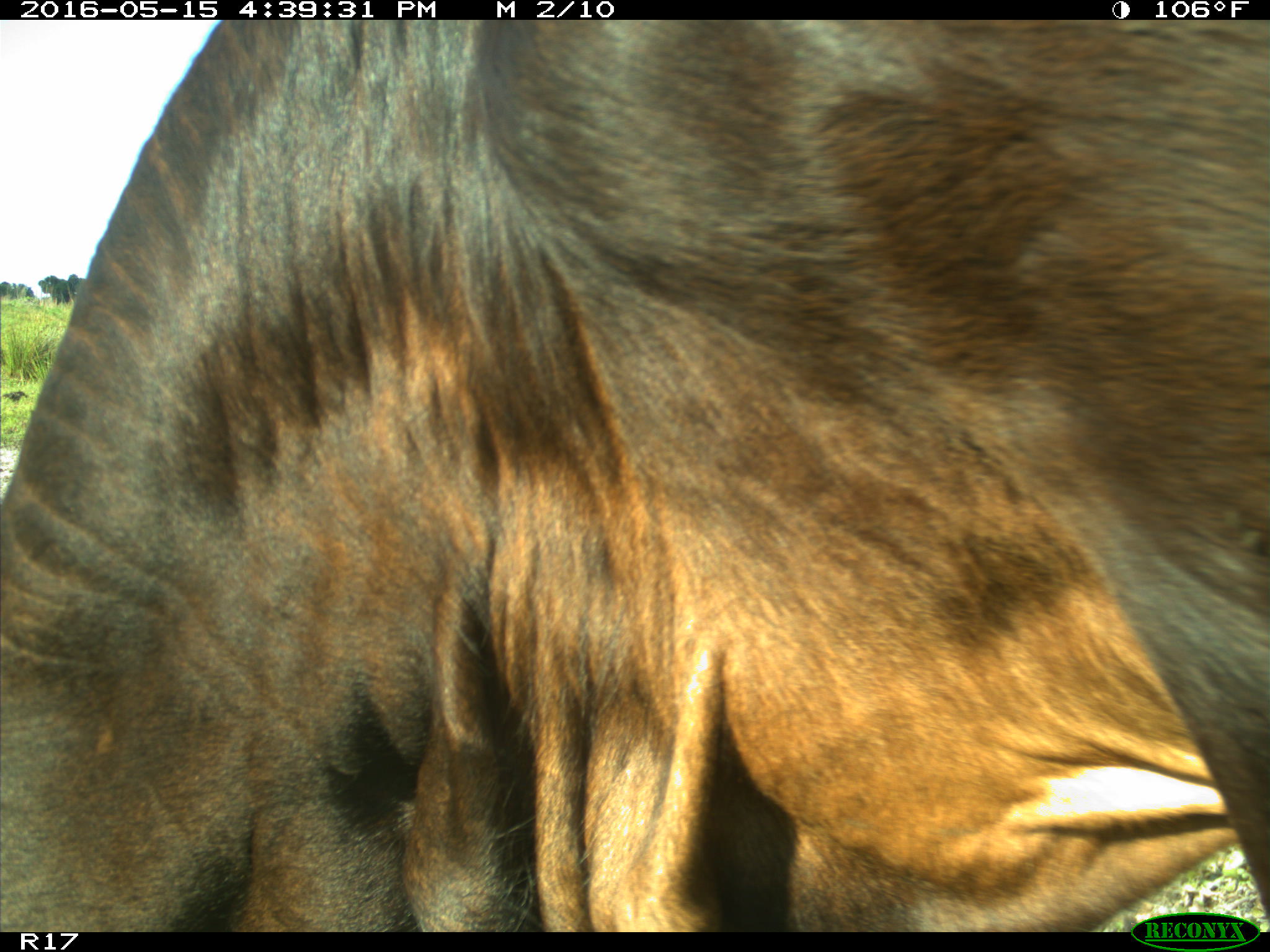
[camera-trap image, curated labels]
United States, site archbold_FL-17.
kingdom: Animalia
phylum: Chordata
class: Mammalia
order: Artiodactyla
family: Bovidae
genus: Bos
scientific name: Bos taurus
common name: domestic cow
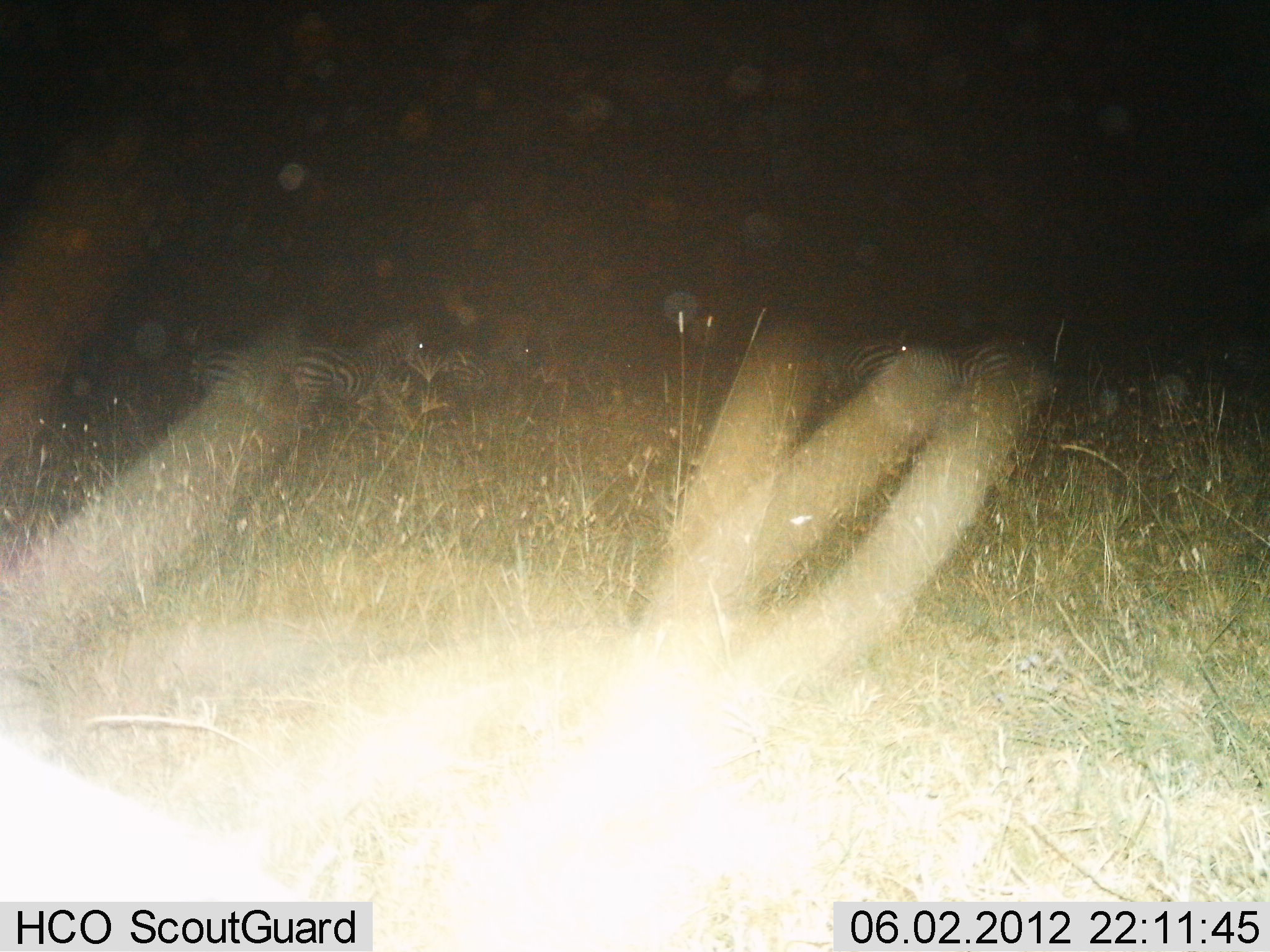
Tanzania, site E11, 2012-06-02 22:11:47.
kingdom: Animalia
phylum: Chordata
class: Mammalia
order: Perissodactyla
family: Equidae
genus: Equus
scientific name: Equus quagga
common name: plains zebra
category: zebra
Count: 5.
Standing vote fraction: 90%.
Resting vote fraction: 10%.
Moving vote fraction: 30%.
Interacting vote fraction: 0%.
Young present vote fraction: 0%.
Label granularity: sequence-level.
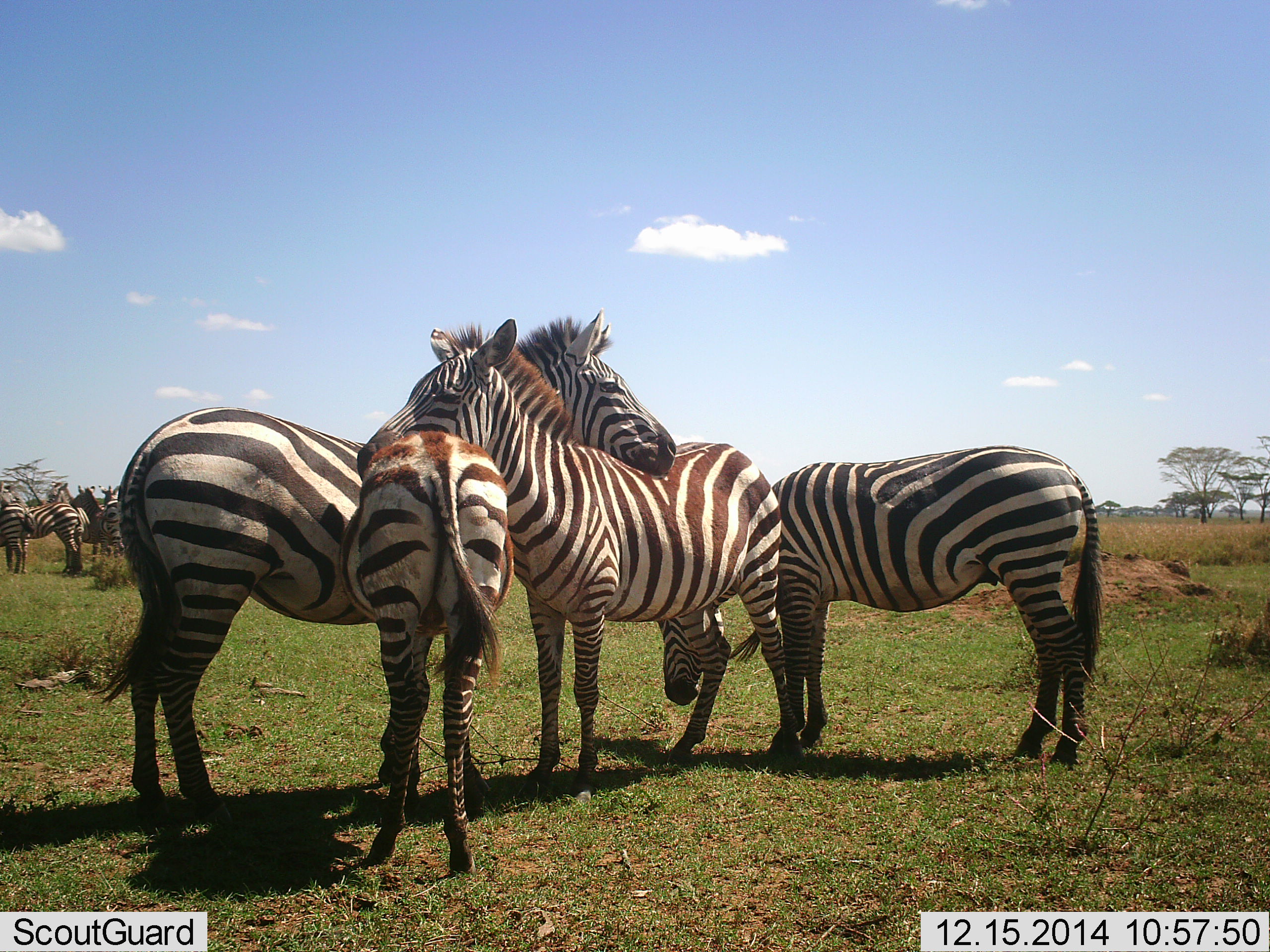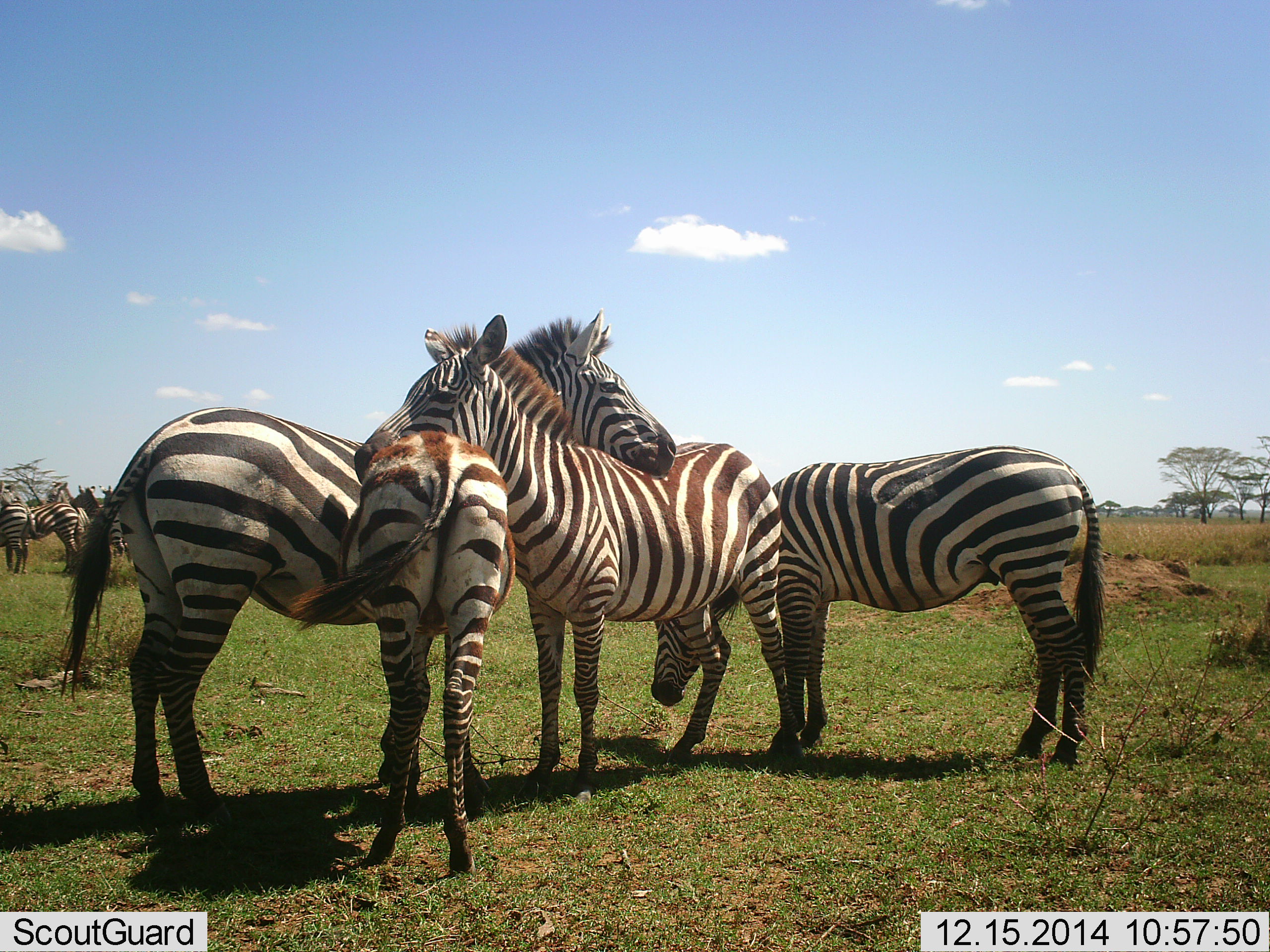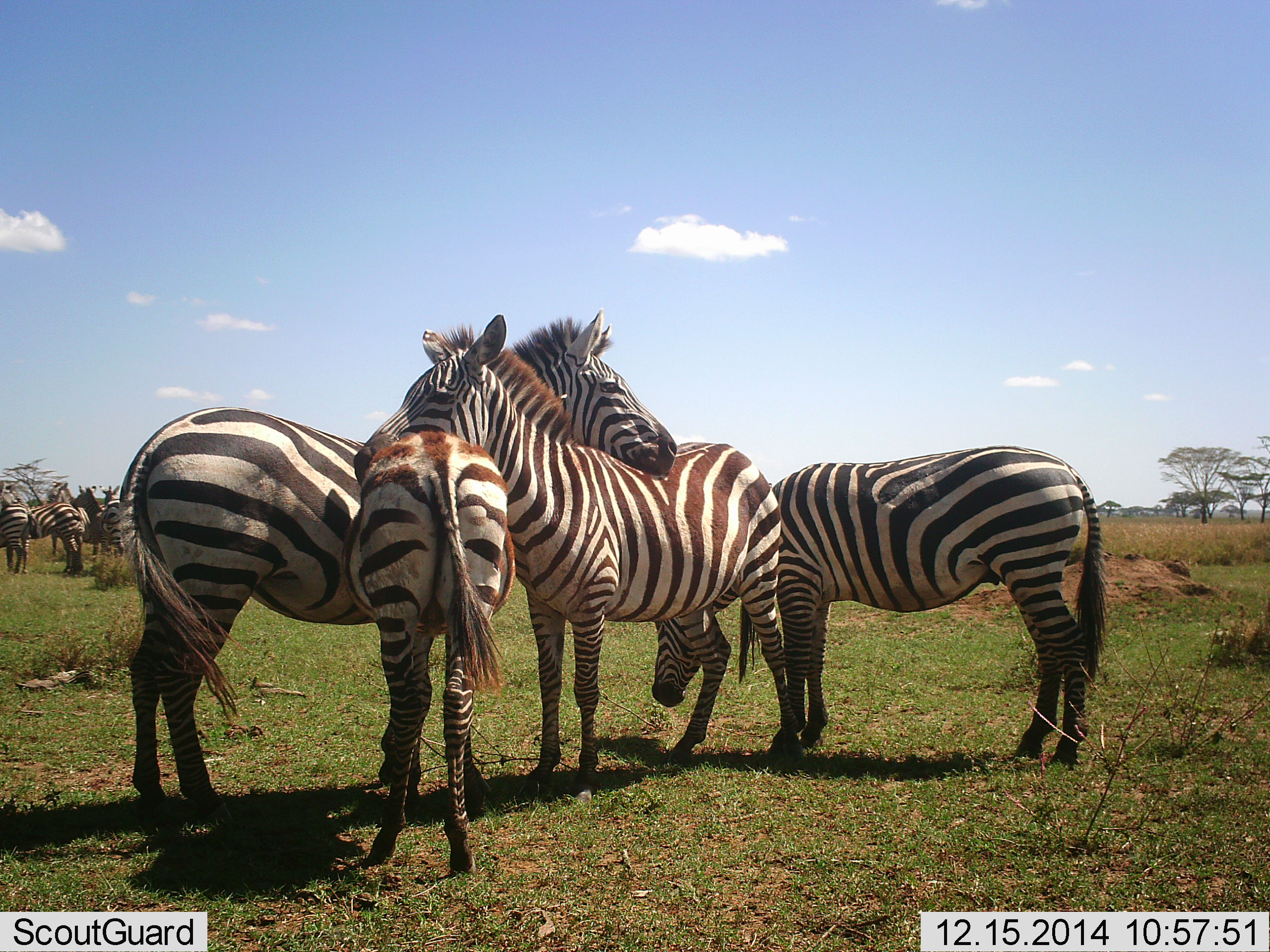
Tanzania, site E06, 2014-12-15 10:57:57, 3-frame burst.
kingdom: Animalia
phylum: Chordata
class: Mammalia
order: Perissodactyla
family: Equidae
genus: Equus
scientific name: Equus quagga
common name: plains zebra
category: zebra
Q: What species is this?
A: Zebra (plains zebra) (Equus quagga).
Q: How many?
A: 7.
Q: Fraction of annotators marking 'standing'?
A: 90%.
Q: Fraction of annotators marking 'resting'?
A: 0%.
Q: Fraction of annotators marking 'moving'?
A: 0%.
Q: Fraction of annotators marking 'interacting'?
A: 80%.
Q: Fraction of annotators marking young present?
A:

**To do:**
Retype each entry precisely. Skip images entirely.

**Solution for this problem:**
[camera-trap image, curated labels]
United States, site archbold_FL-17.
kingdom: Animalia
phylum: Chordata
class: Mammalia
order: Artiodactyla
family: Bovidae
genus: Bos
scientific name: Bos taurus
common name: domestic cow
Tanzania, site E11, 2012-06-02 22:11:47.
kingdom: Animalia
phylum: Chordata
class: Mammalia
order: Perissodactyla
family: Equidae
genus: Equus
scientific name: Equus quagga
common name: plains zebra
category: zebra
Count: 5.
Standing vote fraction: 90%.
Resting vote fraction: 10%.
Moving vote fraction: 30%.
Interacting vote fraction: 0%.
Young present vote fraction: 0%.
Label granularity: sequence-level.
Tanzania, site E06, 2014-12-15 10:57:57, 3-frame burst.
kingdom: Animalia
phylum: Chordata
class: Mammalia
order: Perissodactyla
family: Equidae
genus: Equus
scientific name: Equus quagga
common name: plains zebra
category: zebra
Q: What species is this?
A: Zebra (plains zebra) (Equus quagga).
Q: How many?
A: 7.
Q: Fraction of annotators marking 'standing'?
A: 90%.
Q: Fraction of annotators marking 'resting'?
A: 0%.
Q: Fraction of annotators marking 'moving'?
A: 0%.
Q: Fraction of annotators marking 'interacting'?
A: 80%.
Q: Fraction of annotators marking young present?
A:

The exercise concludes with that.